There’s a relatively new campaign catching on across the world urging home and landowners to skip their early season lawn care—at least during the month of May. The campaign is called No Mow May and it asks landowners to forego mowing their lawn during the entire month of May to let flowers in lawns bloom, providing a feast of nectar for pollinators. According to an article by Molly Martin for Bee City USA, No Mow May is a conservation initiative first popularized by Plantlife, a British conservation charity working nationally and internationally to save threatened wildflowers, plants and fungi. The campaign has taken off and has been adopted by numerous pollinator-friendly organizations, including many in the United States.

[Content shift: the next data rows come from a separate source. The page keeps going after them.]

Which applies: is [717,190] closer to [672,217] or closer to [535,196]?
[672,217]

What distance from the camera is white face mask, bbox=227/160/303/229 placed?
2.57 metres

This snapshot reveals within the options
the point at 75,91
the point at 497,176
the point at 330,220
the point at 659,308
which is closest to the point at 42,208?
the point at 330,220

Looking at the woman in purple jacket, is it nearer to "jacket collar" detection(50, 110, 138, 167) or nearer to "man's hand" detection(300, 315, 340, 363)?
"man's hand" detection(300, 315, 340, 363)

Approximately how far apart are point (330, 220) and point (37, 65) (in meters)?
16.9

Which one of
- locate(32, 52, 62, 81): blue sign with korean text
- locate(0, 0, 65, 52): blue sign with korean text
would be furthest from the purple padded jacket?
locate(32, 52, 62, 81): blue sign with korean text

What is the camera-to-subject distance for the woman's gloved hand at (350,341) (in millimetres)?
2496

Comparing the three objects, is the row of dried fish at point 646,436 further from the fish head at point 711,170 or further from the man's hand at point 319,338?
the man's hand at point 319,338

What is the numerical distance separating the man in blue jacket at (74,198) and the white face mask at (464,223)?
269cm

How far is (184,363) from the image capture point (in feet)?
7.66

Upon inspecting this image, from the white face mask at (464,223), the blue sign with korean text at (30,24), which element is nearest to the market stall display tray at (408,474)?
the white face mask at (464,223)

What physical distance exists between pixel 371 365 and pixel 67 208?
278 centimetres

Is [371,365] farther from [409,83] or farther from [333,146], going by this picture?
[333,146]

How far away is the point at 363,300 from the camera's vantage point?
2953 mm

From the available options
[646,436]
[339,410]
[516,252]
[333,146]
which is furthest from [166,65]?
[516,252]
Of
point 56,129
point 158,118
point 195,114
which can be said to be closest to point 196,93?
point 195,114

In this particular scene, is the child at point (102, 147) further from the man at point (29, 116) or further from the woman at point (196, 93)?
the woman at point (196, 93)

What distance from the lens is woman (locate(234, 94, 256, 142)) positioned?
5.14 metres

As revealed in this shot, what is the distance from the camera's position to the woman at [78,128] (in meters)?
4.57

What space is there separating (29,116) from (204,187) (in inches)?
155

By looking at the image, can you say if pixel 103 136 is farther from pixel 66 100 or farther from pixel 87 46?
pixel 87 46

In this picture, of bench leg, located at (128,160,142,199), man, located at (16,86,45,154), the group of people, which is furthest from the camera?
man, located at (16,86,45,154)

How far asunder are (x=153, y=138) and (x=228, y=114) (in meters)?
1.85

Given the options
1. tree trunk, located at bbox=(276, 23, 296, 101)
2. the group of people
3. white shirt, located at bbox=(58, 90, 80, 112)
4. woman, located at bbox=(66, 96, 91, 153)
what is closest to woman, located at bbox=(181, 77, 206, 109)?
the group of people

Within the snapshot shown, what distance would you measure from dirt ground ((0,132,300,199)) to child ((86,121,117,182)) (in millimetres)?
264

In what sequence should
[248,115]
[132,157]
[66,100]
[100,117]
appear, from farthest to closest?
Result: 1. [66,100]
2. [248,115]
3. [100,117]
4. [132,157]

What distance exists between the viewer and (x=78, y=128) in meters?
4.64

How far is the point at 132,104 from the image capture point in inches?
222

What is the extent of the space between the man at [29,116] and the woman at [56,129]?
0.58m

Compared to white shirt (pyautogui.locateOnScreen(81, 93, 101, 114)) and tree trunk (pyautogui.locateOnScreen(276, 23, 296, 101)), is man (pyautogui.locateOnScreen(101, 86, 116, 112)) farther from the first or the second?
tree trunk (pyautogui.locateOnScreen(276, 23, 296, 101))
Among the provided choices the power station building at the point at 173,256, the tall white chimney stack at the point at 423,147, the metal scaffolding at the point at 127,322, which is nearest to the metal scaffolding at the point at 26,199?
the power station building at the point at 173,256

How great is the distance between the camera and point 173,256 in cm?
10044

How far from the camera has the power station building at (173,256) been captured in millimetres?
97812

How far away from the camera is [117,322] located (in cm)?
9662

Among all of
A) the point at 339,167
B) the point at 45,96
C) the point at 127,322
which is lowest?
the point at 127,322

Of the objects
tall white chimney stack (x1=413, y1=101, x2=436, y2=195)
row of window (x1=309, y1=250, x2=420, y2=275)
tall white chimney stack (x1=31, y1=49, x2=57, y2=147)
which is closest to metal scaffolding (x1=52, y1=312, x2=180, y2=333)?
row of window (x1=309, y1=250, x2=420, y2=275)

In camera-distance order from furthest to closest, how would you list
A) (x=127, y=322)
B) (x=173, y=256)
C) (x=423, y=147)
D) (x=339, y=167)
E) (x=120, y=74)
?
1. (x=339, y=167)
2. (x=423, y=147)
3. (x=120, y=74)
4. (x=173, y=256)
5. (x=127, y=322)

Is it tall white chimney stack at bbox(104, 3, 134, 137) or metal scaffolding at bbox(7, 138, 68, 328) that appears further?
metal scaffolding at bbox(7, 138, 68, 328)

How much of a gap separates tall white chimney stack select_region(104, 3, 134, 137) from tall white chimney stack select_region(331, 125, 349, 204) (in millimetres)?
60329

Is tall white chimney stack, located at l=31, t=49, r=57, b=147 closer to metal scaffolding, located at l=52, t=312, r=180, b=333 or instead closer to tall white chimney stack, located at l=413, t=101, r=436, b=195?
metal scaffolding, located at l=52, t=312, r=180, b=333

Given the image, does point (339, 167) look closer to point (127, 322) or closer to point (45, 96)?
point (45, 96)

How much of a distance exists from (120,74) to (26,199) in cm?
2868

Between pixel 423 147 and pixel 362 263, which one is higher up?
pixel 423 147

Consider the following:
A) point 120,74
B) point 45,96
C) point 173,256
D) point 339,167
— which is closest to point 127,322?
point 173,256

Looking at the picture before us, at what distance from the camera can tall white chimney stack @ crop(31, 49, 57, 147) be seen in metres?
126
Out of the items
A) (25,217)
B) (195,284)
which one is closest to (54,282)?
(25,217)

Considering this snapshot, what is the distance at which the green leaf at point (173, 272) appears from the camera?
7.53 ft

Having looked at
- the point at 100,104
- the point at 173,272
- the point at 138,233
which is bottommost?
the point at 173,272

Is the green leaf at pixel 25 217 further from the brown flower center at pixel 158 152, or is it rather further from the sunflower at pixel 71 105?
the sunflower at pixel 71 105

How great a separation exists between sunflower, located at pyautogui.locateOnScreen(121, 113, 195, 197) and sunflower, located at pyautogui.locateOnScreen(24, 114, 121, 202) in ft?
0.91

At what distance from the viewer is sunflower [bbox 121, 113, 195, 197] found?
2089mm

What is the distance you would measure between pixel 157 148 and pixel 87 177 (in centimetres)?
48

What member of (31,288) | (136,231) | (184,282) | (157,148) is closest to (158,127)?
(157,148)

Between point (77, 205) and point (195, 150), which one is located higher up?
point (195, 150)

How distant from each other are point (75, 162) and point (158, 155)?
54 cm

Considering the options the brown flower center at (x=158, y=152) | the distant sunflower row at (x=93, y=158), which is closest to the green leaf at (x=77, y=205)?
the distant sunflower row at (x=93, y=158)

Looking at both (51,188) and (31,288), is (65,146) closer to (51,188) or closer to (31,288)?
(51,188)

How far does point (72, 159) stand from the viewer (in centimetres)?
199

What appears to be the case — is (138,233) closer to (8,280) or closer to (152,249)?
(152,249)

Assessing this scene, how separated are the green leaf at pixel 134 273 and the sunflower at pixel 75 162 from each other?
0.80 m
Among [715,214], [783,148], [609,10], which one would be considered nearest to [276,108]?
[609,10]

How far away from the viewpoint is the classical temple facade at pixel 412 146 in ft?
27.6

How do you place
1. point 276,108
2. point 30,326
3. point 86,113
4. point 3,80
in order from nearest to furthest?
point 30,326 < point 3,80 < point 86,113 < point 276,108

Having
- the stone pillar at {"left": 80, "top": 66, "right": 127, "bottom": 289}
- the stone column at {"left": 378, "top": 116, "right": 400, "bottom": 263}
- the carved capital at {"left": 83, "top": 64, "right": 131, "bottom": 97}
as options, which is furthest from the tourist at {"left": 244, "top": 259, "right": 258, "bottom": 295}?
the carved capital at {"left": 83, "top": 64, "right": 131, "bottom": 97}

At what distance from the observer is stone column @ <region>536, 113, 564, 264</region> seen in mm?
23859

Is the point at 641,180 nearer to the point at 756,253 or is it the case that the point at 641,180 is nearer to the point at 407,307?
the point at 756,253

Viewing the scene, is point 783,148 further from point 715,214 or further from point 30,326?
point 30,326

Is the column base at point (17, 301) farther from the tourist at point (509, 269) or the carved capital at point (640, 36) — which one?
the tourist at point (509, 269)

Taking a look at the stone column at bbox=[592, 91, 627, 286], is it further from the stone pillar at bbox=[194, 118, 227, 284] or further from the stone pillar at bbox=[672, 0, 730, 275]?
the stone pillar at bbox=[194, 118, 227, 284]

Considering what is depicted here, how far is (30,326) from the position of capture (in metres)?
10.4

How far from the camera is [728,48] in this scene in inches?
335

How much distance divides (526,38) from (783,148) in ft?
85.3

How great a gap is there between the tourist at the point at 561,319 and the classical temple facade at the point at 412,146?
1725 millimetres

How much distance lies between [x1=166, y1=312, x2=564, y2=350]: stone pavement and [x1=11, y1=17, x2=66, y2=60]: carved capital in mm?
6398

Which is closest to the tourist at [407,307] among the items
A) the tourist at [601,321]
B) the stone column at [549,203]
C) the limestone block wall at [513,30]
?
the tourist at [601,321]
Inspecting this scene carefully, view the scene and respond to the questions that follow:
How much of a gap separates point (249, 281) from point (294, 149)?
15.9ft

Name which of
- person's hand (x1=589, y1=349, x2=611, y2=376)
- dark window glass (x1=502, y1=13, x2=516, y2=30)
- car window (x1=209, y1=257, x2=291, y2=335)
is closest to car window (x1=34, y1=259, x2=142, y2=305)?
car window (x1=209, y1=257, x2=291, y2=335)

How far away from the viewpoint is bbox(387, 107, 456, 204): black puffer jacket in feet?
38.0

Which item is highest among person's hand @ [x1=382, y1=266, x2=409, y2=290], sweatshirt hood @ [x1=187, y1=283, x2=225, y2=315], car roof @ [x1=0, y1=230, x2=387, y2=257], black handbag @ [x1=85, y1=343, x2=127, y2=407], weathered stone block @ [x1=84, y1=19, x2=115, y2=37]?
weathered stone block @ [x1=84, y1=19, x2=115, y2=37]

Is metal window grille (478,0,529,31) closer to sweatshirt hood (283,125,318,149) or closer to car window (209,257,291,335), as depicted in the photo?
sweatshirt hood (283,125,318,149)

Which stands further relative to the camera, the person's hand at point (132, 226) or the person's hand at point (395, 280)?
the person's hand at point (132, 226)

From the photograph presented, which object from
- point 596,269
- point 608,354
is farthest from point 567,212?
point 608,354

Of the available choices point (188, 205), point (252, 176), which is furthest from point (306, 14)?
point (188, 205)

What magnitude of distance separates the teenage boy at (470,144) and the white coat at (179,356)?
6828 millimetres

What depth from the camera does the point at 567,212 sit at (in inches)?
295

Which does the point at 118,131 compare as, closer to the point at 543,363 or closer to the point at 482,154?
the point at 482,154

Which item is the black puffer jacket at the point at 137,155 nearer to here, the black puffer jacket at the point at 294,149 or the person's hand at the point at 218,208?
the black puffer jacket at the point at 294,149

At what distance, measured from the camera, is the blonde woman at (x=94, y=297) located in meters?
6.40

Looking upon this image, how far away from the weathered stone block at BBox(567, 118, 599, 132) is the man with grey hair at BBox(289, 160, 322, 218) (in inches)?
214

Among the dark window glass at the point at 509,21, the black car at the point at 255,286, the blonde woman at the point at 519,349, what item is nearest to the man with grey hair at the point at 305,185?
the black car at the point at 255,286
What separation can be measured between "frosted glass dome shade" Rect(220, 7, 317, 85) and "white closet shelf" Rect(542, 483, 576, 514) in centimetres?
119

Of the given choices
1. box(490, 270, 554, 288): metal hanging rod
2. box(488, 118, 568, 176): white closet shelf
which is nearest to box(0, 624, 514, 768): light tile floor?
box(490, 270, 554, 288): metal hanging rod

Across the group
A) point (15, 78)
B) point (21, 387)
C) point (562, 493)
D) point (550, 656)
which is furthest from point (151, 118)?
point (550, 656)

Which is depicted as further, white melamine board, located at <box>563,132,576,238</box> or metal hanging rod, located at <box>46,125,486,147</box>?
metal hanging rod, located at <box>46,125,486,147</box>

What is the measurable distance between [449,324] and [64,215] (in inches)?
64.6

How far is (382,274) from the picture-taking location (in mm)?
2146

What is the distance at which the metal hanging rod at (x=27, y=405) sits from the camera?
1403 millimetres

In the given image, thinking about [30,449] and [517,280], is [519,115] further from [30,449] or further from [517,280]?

Reducing Mowing on Roadsides
Roadsides in this country add up to millions of miles of potential habitat, many of these in rural agricultural areas. That is just one of several reasons why state agencies like Departments of Transportation (DOT) and county road departments have also adopted more strategic mowing practices for roadsides in recent years. The Fixing America’s Surface Transportation (FAST) Act passed in 2015 even included a provision directing the U.S. Secretary of Transportation to use existing authorities, programs and funding to encourage pollinator habitat efforts by willing State DOT’s. To aid this effort, the Pollinator Partnership created the Technical Manual for Maintaining Roadsides for Pollinators to give guidance for DOTs across the country on how to adopt best practices to support pollinators. The manual recommends DOTs modify their existing maintenance practices to support pollinator habitat, including reducing mowing on roadsides to allow nectar-producing wildflowers to bloom. Additionally, the Nationwide Candidate Conservation Agreement (CCAA) for the Monarch Butterfly on Energy and Transportation Lands was finalized in 2020 and works to encourage energy and transportation landowners and land managers to adopt measures to create net conservation benefits for the monarch butterfly. For more information on the provisions made for owners of land adjacent to rights of way enrolled in the CCAA, see the Rights-of-Way as Habitat Working Group at the University of Illinois-Chicago here.
Best Mowing Practices at Home
Applying sensible mowing practices is a principal of the Monarch Collaborative. As we mentioned in a blog post last year, adopting pollinator-friendly mowing practices is a cost-saving, and relatively simple way to help declining pollinator populations. For many, avoiding mowing altogether may not be possible, so when mowing is necessary, avoid times of peak monarch activity to minimize direct impacts to the monarch larvae growing on the milkweed plants. Other mowing (or non-mowing) best practices include:
- Analyze whether the areas you mow including your roadsides are a necessary expense of time and equipment. They may be the few areas left to support vibrant and necessary pollinator habitat. A manicured area is a desert in the eyes of pollinators.
- If you feel you have to mow, limit mowing to only targeted areas to preserve milkweeds and ensure some areas are left for beneficial insects. .
- Understanding the breeding and migration cycles of monarchs can help give a timeframe to mow. The Monarch Joint Venture provides maps for recommended management timing to minimize unintended harm to monarchs here.
- Find new places on your farm for monarchs, other pollinators, and wildlife to thrive by converting idle areas to prairie or pollinator habitat.
If you are not able to fully adopt a No Mow May approach on your land, every bit helps! Adopting sensible mowing practices helps sustain healthy ecosystems that are beautiful, support pollinators and other wildlife, and provide additional benefits for air, water, and soil health.